Assignment
Repeat the lines beginning at the one with "Red Winter Berry Poster" and running to the end of the material, keeping the first and last of them, exactly as they appear.
==== Dataset excerpt
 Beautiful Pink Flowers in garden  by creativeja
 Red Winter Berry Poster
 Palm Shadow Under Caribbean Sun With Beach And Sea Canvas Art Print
========
Response
 Red Winter Berry Poster
 Palm Shadow Under Caribbean Sun With Beach And Sea Canvas Art Print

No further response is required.